The exercise |
Rewrite the lines from the one containing "Observing this picture, what order do" through the one containing "fall in when", swapping "bush" for "shrub" wherever it occurs and changing nothing else.

(Records from a spatial question set)
______________________________

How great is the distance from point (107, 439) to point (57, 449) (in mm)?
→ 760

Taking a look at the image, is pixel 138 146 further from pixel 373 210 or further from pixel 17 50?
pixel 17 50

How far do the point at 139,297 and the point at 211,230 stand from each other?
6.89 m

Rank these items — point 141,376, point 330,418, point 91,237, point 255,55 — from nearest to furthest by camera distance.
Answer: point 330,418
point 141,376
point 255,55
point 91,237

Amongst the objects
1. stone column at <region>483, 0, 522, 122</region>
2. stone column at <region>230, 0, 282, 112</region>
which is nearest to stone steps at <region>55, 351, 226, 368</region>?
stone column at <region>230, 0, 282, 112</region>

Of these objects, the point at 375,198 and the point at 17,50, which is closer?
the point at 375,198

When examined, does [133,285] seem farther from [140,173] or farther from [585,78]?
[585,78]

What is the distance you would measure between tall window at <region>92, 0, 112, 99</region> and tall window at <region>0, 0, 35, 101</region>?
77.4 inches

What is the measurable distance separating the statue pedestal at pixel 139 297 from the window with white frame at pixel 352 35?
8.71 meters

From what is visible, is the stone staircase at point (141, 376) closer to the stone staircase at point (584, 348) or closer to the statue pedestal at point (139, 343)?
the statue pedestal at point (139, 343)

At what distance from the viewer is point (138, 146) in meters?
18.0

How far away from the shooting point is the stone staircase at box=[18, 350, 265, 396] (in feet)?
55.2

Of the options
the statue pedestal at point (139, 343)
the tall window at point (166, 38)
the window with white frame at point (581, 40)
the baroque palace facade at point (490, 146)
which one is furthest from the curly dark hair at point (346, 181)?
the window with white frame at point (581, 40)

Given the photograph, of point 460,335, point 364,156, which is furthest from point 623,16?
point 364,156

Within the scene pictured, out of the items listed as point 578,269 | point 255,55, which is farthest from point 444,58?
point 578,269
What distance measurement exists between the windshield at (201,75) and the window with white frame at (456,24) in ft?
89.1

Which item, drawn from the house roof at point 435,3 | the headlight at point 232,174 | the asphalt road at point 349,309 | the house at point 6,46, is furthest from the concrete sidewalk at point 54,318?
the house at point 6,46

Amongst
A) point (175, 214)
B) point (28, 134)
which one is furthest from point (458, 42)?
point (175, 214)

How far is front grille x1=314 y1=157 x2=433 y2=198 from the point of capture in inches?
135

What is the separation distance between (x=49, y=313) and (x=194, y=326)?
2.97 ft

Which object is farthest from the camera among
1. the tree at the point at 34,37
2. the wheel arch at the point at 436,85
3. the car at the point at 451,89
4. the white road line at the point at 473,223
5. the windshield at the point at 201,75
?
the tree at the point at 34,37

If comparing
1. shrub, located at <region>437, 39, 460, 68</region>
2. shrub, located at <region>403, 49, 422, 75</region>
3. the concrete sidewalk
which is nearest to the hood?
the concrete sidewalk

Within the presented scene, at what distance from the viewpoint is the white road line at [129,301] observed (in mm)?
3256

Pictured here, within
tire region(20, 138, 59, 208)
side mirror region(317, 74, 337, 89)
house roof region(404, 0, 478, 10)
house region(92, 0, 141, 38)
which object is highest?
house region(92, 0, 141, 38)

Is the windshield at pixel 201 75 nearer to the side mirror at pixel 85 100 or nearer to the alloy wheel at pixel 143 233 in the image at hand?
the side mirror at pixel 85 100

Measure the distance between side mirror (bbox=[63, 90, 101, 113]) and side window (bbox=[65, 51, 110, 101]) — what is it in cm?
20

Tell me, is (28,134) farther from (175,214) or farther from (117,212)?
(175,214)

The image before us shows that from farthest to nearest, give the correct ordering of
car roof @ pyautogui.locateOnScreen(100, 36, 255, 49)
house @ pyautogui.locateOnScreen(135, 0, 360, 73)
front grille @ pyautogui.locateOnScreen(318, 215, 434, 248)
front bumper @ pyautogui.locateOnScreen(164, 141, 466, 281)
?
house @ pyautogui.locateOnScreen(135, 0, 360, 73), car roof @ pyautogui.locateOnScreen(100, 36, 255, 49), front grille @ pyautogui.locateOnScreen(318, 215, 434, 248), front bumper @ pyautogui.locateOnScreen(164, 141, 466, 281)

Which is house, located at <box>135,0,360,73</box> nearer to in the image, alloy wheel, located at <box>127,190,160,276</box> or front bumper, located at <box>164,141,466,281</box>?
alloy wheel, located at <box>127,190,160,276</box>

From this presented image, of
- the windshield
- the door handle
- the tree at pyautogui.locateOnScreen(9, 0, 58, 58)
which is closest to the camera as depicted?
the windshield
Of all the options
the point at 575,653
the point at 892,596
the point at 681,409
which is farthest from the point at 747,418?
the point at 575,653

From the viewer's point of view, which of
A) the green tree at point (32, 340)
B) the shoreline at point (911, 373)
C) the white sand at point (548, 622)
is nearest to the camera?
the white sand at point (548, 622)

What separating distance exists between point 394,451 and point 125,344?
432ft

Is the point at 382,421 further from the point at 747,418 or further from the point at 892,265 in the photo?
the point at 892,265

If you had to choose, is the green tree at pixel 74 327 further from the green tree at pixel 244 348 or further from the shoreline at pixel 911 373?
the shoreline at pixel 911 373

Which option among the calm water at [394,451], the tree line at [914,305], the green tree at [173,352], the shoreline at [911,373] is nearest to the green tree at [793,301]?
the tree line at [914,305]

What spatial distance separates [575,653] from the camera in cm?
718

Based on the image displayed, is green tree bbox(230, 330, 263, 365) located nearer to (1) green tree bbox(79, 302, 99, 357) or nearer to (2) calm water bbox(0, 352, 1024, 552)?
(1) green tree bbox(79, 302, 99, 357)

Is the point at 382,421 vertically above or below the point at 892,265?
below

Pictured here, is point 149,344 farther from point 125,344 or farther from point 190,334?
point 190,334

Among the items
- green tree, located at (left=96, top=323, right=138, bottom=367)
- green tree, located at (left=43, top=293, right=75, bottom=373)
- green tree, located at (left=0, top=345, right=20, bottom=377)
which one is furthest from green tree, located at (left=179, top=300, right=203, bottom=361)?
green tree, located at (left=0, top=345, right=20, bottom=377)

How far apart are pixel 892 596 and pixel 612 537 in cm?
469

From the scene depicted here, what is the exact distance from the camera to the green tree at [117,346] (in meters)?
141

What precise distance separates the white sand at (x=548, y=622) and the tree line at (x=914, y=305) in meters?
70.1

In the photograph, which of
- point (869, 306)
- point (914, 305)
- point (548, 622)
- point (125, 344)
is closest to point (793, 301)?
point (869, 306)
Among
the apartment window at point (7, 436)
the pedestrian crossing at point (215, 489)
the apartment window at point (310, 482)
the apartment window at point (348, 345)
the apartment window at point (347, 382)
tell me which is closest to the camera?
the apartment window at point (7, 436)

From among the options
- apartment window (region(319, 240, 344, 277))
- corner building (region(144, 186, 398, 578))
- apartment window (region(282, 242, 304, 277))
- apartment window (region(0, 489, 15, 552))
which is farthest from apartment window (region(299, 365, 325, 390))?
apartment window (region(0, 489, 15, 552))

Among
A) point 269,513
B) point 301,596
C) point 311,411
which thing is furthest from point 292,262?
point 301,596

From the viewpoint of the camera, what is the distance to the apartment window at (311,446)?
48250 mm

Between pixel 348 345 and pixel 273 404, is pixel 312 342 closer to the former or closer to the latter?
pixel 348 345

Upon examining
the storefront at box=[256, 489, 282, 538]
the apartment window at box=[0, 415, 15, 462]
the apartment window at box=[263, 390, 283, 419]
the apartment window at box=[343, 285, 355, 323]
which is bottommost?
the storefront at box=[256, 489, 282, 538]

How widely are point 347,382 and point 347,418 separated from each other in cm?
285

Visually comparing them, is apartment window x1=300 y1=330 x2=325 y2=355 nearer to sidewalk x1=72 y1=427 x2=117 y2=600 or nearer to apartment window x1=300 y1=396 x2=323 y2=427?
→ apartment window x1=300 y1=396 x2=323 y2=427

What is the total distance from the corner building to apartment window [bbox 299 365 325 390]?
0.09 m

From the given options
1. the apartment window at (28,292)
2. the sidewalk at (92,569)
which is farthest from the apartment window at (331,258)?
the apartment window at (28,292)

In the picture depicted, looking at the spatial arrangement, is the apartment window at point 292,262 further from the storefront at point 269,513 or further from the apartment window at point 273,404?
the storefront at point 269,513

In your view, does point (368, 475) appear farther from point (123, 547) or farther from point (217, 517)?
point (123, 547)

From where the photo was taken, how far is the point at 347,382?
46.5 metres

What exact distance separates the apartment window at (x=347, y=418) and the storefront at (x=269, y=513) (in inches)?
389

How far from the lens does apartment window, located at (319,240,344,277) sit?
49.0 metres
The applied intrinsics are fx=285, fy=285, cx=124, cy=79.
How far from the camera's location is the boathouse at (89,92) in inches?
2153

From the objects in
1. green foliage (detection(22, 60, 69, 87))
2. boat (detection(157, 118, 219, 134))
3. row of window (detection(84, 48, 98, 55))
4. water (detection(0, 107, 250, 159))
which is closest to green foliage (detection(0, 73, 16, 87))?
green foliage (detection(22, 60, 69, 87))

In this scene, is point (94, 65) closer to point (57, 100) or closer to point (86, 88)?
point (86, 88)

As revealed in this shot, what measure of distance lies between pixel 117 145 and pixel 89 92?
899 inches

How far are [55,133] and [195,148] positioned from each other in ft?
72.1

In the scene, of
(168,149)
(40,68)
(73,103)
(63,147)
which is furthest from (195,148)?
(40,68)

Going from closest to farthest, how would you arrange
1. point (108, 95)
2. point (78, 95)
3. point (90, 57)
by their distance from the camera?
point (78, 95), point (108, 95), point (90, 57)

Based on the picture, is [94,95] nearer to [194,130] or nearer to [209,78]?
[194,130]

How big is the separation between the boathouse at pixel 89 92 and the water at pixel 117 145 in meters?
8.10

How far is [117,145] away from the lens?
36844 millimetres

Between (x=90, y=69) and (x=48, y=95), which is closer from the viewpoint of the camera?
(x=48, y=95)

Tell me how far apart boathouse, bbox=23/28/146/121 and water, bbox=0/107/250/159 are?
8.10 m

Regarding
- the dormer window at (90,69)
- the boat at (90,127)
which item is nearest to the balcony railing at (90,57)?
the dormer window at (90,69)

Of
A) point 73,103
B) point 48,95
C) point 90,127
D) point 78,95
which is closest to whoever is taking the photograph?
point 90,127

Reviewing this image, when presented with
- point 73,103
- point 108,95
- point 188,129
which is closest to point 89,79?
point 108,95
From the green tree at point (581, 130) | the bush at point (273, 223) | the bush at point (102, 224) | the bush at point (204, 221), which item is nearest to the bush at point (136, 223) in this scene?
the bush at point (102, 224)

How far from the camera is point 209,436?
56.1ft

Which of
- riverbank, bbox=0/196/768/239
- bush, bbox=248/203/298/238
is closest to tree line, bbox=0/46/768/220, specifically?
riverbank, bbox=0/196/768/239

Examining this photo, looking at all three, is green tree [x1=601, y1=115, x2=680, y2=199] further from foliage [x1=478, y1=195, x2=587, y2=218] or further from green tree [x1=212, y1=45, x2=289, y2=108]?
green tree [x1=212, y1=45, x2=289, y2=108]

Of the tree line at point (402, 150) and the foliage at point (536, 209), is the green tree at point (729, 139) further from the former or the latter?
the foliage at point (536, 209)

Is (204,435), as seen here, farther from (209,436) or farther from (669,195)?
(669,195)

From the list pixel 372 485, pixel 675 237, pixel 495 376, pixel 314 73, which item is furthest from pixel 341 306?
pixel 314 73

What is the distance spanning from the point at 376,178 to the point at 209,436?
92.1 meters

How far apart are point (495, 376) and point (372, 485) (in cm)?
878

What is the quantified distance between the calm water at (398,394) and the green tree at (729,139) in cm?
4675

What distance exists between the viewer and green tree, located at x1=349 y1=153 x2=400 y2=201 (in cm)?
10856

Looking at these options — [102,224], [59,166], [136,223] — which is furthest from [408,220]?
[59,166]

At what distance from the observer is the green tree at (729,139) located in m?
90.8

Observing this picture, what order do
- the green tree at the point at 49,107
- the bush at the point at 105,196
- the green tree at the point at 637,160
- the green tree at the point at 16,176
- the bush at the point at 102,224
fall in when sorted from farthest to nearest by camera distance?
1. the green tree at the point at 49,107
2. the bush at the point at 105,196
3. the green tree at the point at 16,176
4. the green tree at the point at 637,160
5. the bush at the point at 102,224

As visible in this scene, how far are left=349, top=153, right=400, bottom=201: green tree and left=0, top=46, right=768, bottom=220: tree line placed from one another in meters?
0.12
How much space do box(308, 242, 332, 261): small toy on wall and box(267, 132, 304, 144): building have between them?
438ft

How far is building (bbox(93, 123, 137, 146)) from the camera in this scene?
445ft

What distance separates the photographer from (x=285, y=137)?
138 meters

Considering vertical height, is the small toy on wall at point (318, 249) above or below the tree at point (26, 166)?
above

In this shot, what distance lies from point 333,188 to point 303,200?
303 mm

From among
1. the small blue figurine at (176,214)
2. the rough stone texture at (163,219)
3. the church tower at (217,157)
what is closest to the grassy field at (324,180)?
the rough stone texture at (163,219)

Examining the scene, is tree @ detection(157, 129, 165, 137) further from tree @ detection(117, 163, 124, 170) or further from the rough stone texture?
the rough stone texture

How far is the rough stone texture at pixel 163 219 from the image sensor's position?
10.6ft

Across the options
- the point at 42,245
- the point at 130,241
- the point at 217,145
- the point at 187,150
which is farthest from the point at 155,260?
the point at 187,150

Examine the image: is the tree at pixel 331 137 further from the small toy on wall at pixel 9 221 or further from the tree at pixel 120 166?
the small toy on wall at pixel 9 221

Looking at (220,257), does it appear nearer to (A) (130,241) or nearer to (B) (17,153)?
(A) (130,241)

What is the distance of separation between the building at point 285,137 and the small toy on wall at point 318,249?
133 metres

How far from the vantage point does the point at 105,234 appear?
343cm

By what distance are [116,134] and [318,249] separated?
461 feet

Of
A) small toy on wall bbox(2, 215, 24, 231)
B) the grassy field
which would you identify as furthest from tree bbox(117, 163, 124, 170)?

______________________________

Result for this exercise |
Observing this picture, what order do
- the green tree at the point at 49,107
- the shrub at the point at 105,196
- the green tree at the point at 637,160
- the green tree at the point at 16,176
- the shrub at the point at 102,224
fall in when sorted from farthest to nearest by camera distance?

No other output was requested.